#### [Source document]
———
And also just to add -- sorry, just to add what Vikash said that we are a supply strategic for our agrochemical technicals. So these are all which are under -- especially for the export market is 60 days, which are backed with LC or a nonrecourse discounting. And the domestic also the customers who we work where they are anywhere at around 90 days, which we may get it between 85 to 95 days. These are also very reputed companies and with whom we are dealing for several years. So there is no any such problematic for us in terms of our working capital and the turnaround in terms of manufacturing and getting back the revenue.

Unknown Analyst

analyst
#116

Understood. Okay. Okay. Sir, you gave a range for what used to be the asset turnover ratio once upon a time during the hey-days. So that you said was around 3x. And then you gave a number and then it became a range. So can you give a more -- like can you repeat that answer again, what exactly would be for considering all the new launches that you are doing and the fresh capacity? For the fresh capacity, what kind of asset turnover are you expecting at the current prices?

Vinod Gupta

executive
#117

I think what we said is for the fresh capacity, asset turnover will be anywhere between 2x to 2.2x is what we are expecting for new facility. Existing facility, I think, I mean, partly, we have depreciated asset, but anyway, we are investing a lot on [Technical Difficulty]. So -- but I think our asset turnover is anyway reasonably high already.

Unknown Analyst

analyst
#118

Yes, sir. And final question, sir, you -- it seemed to me that you mentioned that the number 18% with respect to the margin. Did you -- did I hear it right, sir? No, no, just this, I'm done. These are just follow-ups. So did I hear that right, sir? Did you say 18%?
———
#### [Stored data]
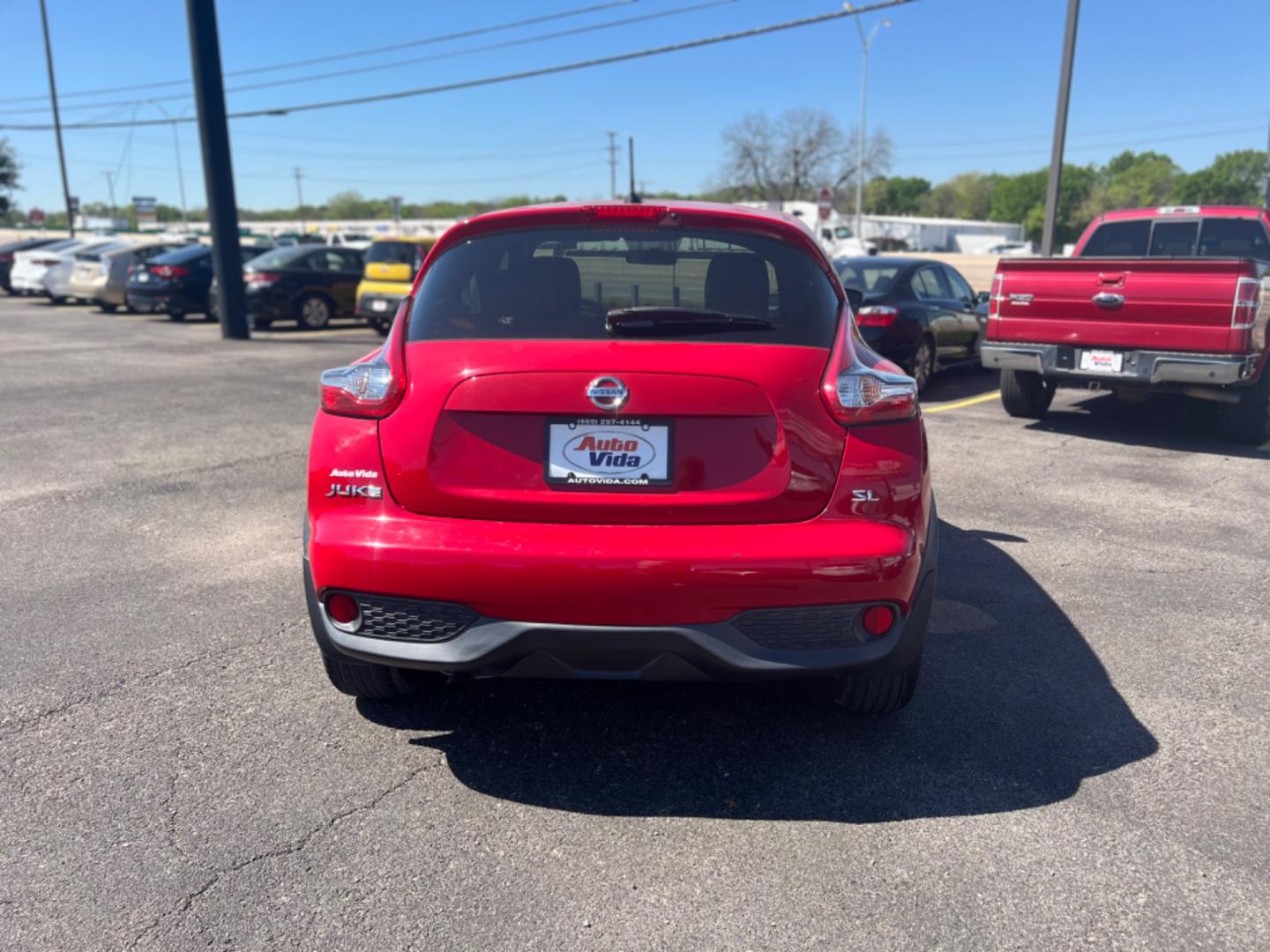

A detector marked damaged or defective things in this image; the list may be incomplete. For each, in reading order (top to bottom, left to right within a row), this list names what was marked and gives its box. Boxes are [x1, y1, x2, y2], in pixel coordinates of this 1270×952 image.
———
#### [Problem to work on]
Set down, word for word, the part of the earnings call transcript that opens with the words containing "Vinod Gupta" and closes with "reasonably high already.". The data were drawn from a separate source.

#### [Output]
Vinod Gupta

executive
#117

I think what we said is for the fresh capacity, asset turnover will be anywhere between 2x to 2.2x is what we are expecting for new facility. Existing facility, I think, I mean, partly, we have depreciated asset, but anyway, we are investing a lot on [Technical Difficulty]. So -- but I think our asset turnover is anyway reasonably high already.